**Data segment:**
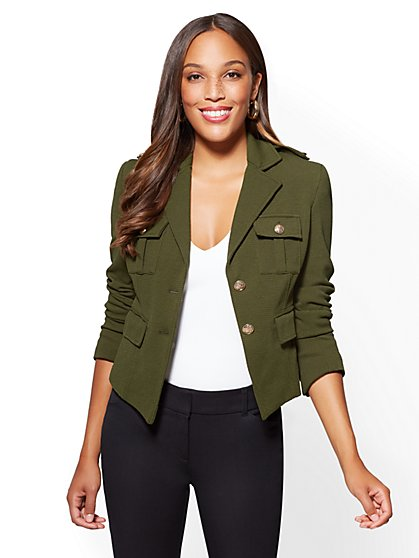 7th Avenue - Knit Military Jacket - New York & Company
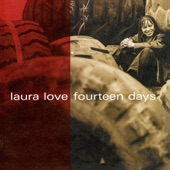 Laura Love - Stoned Soul Picnic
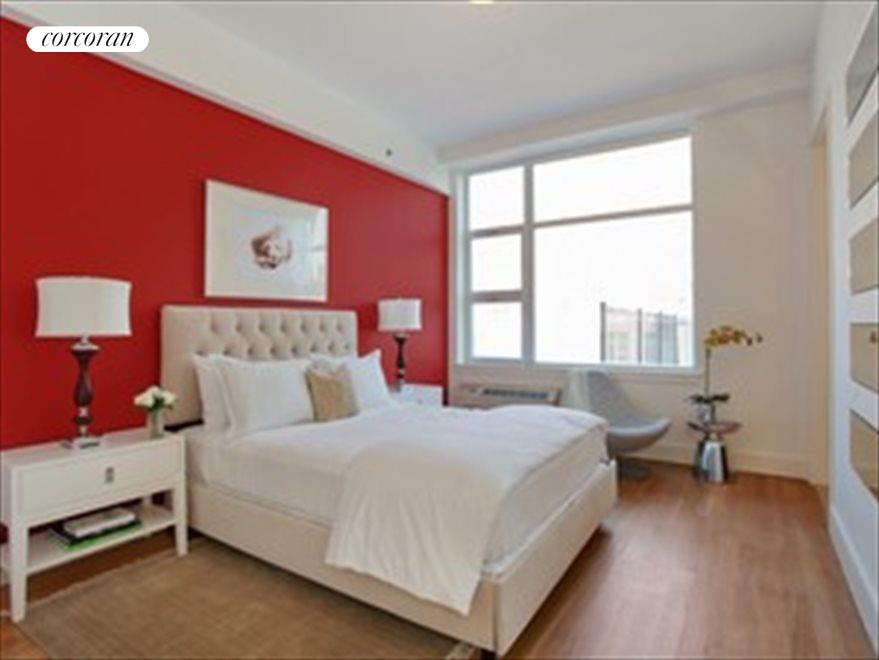 New York City Real Estate | View 29 South 3rd Street, #2F | room 2
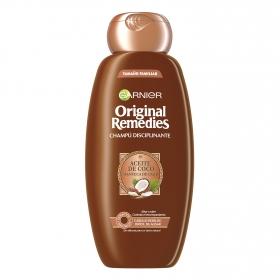 Champú de aceite de coco y manteca de cacao Original Remedies Garnier 600 ml.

**Task goal:** Repeat the material above word for word and skip every image in it.

**Task solution:**
 7th Avenue - Knit Military Jacket - New York & Company
 Laura Love - Stoned Soul Picnic
 New York City Real Estate | View 29 South 3rd Street, #2F | room 2
 Champú de aceite de coco y manteca de cacao Original Remedies Garnier 600 ml.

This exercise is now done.